冬青双手接过册封圣旨,起身面对众人,不急不躁,缓缓走下台阶。
宴会众人皆一睹风华,不愧是南阳王的女儿,天生带有不凡气韵。
目送冬青回到瑾瑜身侧站定,宴会席间泛起窃窃私语,议论着冬青的身世。
不知谁人说起,李全的妻子幼时沦落成乞丐,后是奴籍婢女,再来是一个商人,最后,南阳王平反,御赐封号加封为凤阳郡主。
众人不禁唏嘘,凤阳郡主福泽不浅,从反臣遗孤沦落成乞丐,最后竟能够平反成为郡主。
冬青拿着圣旨回到瑾瑜身边,问道:“瑾郎,这一切都是你安排的对吗?为何不告诉我?也好让我有个准备不是?”
瑾瑜笑了笑,道:“傻瓜,我说过会把你该得的东西拿回来,没有告诉你,是因为想给你一个惊喜。”
“再说,你不需要准备任何事,只需要上前听封,拿回属于你的东西就是。”
冬青忍不住嗔了瑾瑜一眼,“当真是好大的惊喜,没想到,我们能一路走到这里,可惜你没有受到褒奖。”
“老实说,南阳王平反昭告天下和我的封号诏书,跟你是平叛首要功臣却没得任何封赏有没有关系?”
瑾瑜这次没有对冬青隐瞒,道:“我用平叛之功,换取南阳王举国正名,换你回归凤姓。”
冬青嘴唇动了动,半晌才道:“你是不是傻子?这个交易怎么看都不划算。”
“我的父母已经过世多年,无论天下人怎么看待他们,他们也不可能活过来,史册更正已经足够了。”
“而我,是不是郡主又何妨?不过是每年得八百石俸禄,多了一个虚衔而已,你居然用这么大的功劳换取一堆鸡肋?”
越说,冬青越是气不打一处来,瑾瑜为何突然变得不懂衡量?
按照她这么些年对瑾瑜了解,瑾瑜应该物尽其用往上爬才是,而不是换一些无大用的东西。
瑾瑜伸手捏了捏冬青的脸颊,笑道:“我也不在意天下人如何看待你我,就让皇帝把我当做一个心软的傻子,过不了美人关。”

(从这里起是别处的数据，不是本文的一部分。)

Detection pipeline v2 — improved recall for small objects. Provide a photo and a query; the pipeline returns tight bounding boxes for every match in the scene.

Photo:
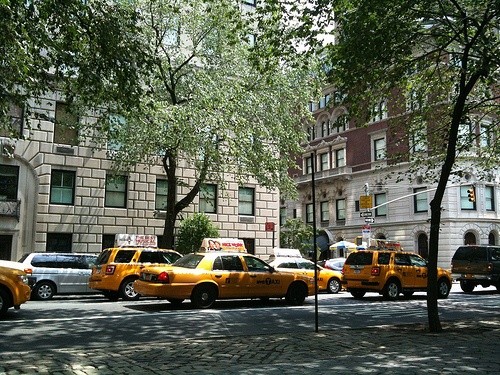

瑾瑜话说到这里,冬青有些了然,这就是瑾瑜之前所说的,一直迎合华元帝的喜好,成为华元帝手中的利刃,却又让华元帝感觉不到威胁,这就是长存之道。
瑾瑜这一步棋,换回南阳王一族的名誉,还让华元帝对瑾瑜放松警惕,心生好感。
毕竟一个会为反臣幼童求情,又会为了自己美丽的妻子正名而放弃加官进爵的机会,怎么看都不是枭雄之才,又何须花精力心存芥蒂?
瑾瑜步伐走得急,就算要加官进爵,当下也不是时机。
这么一想,冬青心里便宽了一些,她终究是商人本性难改,无论什么事,都想尽量利益最大化。
嘉奖功臣酒过三巡,宴会接近尾声,华元帝先行离场。
陈君然见状,跟随众臣跪拜送华元帝出门,立刻快步跟了出去。
“陛下!陛下请留步!”
华元帝听到陈君然的声音,抬手示意步撵停下。
“你有何事?”
陈君然行了跪拜大礼,双手给华元帝呈上一物。
“微臣一直在等面圣的机会,斗胆将这名单亲手交给陛下。”
华元帝让身侧太监去取陈君然手中的纸张,道:“这是什么名单?”
陈君然口吻笃定,“启禀陛下,这是微臣在反贼宁肇手下任职时,偶然得见宁肇一本流水名册,偷偷将其上名单誊抄下来,可惜当时限制颇多,只能抄下当先一人的细节。”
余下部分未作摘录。